Partage d’expérience scientifique en Sic : Misse Misse parle de l’expérience camerounaise

0
150

Le préau de l’institut facultaire des Sciences de l’information et de la communication (Ifasic)  a servi hier, jeudi 28 octobre de cadre d’une discussion scientifique entre le professeur Misse Misse de l’université de Douala au Cameroun avec  ses collègues de l’Ifasic. En visite de travail à Kinshasa, il était question pour ce chercheur africain de renommée de faire l’état des lieux de recherches en Sciences de l’information et de la communication  sic dans son pays et partager avec ses collègues de Kinshasa ainsi que les doctorants en Sic  sur le devenir de cette jeune science qui n’est plus à présenter.

D’entrée de jeu, le chercheur camerounais a scindé son exposé en trois grands points. Notamment la pensée communicationnelle, le cursus de formation et l’appui des Sic au développement.

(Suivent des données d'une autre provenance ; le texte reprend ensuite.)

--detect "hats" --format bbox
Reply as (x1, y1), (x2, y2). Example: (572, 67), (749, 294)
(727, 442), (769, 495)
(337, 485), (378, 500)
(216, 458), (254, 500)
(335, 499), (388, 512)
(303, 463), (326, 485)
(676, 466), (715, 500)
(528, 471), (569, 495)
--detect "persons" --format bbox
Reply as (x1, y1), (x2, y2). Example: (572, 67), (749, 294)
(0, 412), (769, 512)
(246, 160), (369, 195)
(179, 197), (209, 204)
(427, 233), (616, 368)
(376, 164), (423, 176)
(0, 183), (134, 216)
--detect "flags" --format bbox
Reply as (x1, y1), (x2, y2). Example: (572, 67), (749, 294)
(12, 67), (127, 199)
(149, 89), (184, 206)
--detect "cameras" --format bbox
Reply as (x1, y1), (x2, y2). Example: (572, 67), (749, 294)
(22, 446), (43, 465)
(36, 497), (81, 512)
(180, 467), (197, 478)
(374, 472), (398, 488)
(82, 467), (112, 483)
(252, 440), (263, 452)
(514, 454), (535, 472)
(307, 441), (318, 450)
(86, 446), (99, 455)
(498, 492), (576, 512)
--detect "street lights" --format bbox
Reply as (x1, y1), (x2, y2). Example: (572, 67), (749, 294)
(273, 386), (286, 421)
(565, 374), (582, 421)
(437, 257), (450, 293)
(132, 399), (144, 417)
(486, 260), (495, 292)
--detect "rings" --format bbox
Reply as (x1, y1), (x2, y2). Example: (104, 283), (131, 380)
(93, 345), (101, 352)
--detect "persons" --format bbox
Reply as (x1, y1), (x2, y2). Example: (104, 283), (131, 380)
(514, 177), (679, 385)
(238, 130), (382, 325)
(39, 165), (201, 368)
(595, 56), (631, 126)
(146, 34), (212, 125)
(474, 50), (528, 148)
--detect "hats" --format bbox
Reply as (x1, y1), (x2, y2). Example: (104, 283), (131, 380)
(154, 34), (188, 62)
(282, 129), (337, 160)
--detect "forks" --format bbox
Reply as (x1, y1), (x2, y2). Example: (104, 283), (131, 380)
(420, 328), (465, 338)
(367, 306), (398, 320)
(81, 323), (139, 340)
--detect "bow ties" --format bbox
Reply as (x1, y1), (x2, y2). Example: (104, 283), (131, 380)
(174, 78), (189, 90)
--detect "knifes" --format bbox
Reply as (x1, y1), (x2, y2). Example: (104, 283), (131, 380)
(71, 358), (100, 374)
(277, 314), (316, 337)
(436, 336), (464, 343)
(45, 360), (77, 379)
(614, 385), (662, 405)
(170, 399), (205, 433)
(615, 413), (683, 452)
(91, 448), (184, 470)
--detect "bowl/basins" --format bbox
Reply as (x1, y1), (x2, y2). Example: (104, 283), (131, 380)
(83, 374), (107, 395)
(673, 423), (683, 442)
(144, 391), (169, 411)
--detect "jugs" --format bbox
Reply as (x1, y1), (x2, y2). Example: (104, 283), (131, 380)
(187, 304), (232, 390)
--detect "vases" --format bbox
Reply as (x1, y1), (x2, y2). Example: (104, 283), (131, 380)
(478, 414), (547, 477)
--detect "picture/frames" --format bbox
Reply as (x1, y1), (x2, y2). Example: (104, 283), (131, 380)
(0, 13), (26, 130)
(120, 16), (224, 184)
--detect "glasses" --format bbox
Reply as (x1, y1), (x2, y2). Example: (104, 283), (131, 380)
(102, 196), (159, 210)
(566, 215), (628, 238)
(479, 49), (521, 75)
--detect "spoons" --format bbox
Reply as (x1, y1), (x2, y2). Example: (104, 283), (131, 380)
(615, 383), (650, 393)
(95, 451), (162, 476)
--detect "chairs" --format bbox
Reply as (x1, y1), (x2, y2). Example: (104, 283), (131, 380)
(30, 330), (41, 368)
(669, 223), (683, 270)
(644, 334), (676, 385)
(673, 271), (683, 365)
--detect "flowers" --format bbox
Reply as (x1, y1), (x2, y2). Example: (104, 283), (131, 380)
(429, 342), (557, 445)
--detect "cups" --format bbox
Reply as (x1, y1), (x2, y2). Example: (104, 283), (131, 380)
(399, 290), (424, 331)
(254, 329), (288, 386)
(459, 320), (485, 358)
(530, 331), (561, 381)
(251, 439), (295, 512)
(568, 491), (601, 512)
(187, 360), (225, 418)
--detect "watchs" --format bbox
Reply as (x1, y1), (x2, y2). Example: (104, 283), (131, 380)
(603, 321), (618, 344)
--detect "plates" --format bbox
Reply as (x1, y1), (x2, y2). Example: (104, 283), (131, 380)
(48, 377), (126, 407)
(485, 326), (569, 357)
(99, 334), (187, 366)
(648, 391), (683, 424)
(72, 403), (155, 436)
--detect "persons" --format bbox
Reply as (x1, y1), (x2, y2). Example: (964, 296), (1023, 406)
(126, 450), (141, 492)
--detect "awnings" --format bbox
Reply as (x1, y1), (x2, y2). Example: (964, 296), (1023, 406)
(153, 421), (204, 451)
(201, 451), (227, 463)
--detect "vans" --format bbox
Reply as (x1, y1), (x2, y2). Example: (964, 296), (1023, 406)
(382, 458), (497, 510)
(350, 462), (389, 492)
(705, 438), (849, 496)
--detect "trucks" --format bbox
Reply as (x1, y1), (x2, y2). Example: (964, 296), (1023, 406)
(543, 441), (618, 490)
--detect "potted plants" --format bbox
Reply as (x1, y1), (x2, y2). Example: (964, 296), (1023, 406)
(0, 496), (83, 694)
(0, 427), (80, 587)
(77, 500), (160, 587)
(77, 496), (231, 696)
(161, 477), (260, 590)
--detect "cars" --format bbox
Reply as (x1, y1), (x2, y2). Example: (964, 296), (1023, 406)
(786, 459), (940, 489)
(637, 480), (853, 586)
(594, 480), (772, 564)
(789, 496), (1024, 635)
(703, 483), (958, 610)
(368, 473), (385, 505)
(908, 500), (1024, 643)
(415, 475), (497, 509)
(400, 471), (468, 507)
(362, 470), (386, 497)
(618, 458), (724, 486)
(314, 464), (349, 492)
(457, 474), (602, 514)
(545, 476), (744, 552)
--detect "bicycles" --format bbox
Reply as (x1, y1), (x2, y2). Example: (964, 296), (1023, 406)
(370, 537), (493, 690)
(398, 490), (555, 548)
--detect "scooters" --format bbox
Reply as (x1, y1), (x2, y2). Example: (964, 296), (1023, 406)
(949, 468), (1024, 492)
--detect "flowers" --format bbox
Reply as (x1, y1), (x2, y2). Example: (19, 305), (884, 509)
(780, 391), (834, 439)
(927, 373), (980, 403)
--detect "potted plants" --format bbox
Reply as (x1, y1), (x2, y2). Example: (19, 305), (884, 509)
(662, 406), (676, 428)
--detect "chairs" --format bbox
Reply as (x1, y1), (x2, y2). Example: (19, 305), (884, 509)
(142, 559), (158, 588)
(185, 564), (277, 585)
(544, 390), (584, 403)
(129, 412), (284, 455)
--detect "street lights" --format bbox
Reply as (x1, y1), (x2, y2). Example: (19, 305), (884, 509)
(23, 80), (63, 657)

            De la pensée communicationnelle ou de  l’état du savoir, le professeur Misse Misse a  reconnu qu’à ce jour dans son pays il n’existait pas d’école de pensée structurée malgré les recherches menées par-ci et par là dans ce domaine. Cependant, le courant de recherches reste dominer par de travaux sur les médias de masse avec un champ de recherche ouvert sur la communication africaine. Dans ce registre, Misse Misse a invité ses collègues congolais à la rigueur dans la recherche. Pour cela, il les a exhorté à contextualiser leur recherche, mais surtout à s’affranchir de tout messianisme, éviter les problématiques globales pour les partielles, les thèmes bateaux, et bien baliser le champ de la recherche afin de combler le déficit de la recherche et de ne pas mener des études qui ne servent à rien.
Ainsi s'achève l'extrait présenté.